他嫌恶地扫了眼那点污渍,复以稍好的手扯过袖口,费力擦拭。擦了一遍,觉不够,又沾了点湿泥,反复打磨那块皮肤,直至擦得通红,似连那层皮都要磨去。
苗靖只觉浑身发冷。
这已非疯癫,是自戕,是将自己当作一件脏污需毁的物件。
她张了张嘴,想骂他“变态”,想斥他“没出息”,可那些平日里信手拈来的词,此刻却如棉絮堵在喉间。
只因她见陈异抬了头,那双空洞的眼,竟望向了门口。
不,非是门口。
是透过门口,望向了巷子深处。
那里空空如也,唯有渐沉的暮色。
可在陈异眼中,那里似有物。
他的眼神变了。
不再死寂,竟生出一丝近乎贪婪、却又卑微到极致的渴盼。仿佛那里立着什么,而他连抬头直视的资格而无,只能蜷在这阴暗角落,将自己清理干净,哪怕清理到血肉模糊,也不过是为了不污了那可能存在的视线。

“……脏。”
他又开口了,嗓音嘶哑如破锣,比先前更轻,更缥缈。
这一回,苗靖听懂了。
他非说手脏,非说血脏,亦非说这屋子脏。
他是在说自己。
从头至脚,从皮到骨,连带着他存于世间的所有痕迹,皆是污秽。
包括……她。
苗靖脸色霎时煞白。
她猛地站起,椅腿刮地,锐响刺耳。几步抢到门口,挡了陈异的视线,也截了那将暗的天光。
她居高临下,看着墙角的陈异,胸口剧烈起伏,半晌,才从齿缝挤出字句,声线抖得不成样子:

“陈异,看着我。”
陈异不动,亦不看她。视线依旧穿透她,落在她身后的暮色里,仿佛她只是一团碍眼的浊气,或是一处亟待清除的污点。
苗靖蹲下身,迫他对视。指尖冰凉,死死扣住他下颌,强扭过来。

“我叫你看着我!”
到最后几字,声线哽咽,带了哭腔,却仍死咬着牙,不让泪坠下。
陈异终于看清了她的脸。
那张总是冷硬、刻薄,此刻却布满泪痕与惊惶的脸。
他看了她许久,久到苗靖以为他终得回魂,却见他嘴唇极轻微地一动。
吐出一个字:

“……碍。
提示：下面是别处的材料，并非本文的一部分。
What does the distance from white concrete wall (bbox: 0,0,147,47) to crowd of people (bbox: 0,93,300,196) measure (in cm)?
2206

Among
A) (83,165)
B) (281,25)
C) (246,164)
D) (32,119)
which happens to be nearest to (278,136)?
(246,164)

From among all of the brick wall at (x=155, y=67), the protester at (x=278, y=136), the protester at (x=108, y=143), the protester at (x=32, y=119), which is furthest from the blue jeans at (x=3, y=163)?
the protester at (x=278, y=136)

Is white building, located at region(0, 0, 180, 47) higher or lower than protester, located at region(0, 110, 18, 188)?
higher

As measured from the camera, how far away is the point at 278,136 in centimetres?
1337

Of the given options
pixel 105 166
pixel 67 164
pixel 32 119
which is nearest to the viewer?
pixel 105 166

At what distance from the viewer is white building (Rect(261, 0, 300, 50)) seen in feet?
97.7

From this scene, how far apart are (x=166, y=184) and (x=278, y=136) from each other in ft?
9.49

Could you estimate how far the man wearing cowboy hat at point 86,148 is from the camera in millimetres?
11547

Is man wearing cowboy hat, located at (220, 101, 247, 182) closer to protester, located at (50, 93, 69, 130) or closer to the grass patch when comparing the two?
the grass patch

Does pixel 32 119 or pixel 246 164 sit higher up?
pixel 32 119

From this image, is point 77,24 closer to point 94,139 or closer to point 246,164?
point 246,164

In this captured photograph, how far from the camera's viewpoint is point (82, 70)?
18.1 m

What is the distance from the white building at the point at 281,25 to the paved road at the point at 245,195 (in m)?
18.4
”
碍眼。
苗靖扣着他下颌的手猛地松脱,似被火燎。
她瘫坐于地,看着陈异重新低下头,以那红肿溃烂的指,机械地、固执地,擦拭着那块早已只剩血色的皮肤。
那“沙沙”声又起了。
比先前更轻,更缓,却更令人绝望。
苗靖不再言语。
她只坐在那里,看着暮色一寸寸吞没这破屋,吞没那个正将自己点滴碾碎的男人。
她终是明白,有些东西,非是几句狠话便能拉回的。
陈异已不在她的世间了。
他身处一方她永不可及、需以血肉供奉的净地。
而她,连同这屋宇,连同那些相依为命的岁岁年年,皆成了他必须铲除的“碍眼”之物。
苗靖缓缓阖眼,将脸埋入膝间。
那“沙沙”声,成了这漫漫长夜中,唯一的、催命的丧钟。